AMP Spg. & Wvg. Mills (P.) Ltd. vs. ITO [2006] 100 ITD 142 (Ahd)(SB); Order dated 24-3-2006

The assessee was engaged in the business of trading in cloth and shares. In respect of dealing in shares, the business was carried out in three modes; i.e., purchase and sale of shares on delivery basis in open market; purchase and sale of shares on Badla basis and making application for allotment of shares in public issue and selling the same. Assessee contended that loss on account of shares acquired in primary market was not hit by Explanation to s. 73, which was negatived both by AO as well as the CIT(A).

The Tribunal held that:

  1. the provisions of Explanation to s. 73 are applicable to all the transactions of purchase and sale of shares of the companies whose business consists of such purchases and sale of shares and the same cannot be restricted to only those transactions which are found to be a device sometimes resorted to by business houses controlling groups of companies to manipulate and reduce the taxable income of companies under their control;

  2. when the acquisition by allotment is for a consideration, it is a sale and thus, when a price is paid for allotment of shares, it is a purchase of shares in general law as well as for the purpose of Explanation to s. 73;

  3. the Explanation to s. 73 provides – any business of a company consists of purchase and sale of shares of another company. Therefore, what is required to see is that whether business is of purchase and sale of shares and not what is the nature and mode of such purchase.

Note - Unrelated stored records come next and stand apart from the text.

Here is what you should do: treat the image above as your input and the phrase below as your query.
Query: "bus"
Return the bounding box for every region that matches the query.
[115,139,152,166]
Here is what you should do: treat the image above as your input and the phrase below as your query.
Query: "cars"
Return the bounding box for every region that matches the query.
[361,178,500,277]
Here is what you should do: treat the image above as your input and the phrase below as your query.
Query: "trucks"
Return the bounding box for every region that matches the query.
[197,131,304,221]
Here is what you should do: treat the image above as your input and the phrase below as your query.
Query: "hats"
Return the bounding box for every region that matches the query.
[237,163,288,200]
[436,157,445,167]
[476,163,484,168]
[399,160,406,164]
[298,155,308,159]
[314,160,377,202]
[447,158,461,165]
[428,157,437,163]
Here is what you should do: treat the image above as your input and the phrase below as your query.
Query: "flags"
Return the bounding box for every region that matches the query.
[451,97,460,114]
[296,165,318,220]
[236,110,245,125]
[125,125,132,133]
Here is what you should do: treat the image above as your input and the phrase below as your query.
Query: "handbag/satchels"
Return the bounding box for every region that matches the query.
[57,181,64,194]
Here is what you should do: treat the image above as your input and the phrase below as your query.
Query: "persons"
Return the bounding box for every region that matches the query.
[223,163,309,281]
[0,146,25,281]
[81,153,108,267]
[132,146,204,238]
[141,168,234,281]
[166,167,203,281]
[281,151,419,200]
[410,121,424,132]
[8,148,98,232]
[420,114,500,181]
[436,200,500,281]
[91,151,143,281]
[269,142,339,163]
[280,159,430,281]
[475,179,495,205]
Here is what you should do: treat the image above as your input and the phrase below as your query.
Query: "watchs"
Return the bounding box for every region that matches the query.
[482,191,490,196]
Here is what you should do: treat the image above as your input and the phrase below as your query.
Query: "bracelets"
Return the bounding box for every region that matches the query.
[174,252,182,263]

Therefore the assessee was covered by the plain, clear and unambiguous statutory language of the provisions of Explanation to s. 73, which requires no external aid, like object, etc., to construe it differently and, therefore, the loss suffered on account of acquisition by allotment and sale thereof being in the nature of loss arising on purchase and sale of shares of a company and also being in the nature of business of the assessee being purchase and sale of shares of other companies, was to be taken as a speculative loss.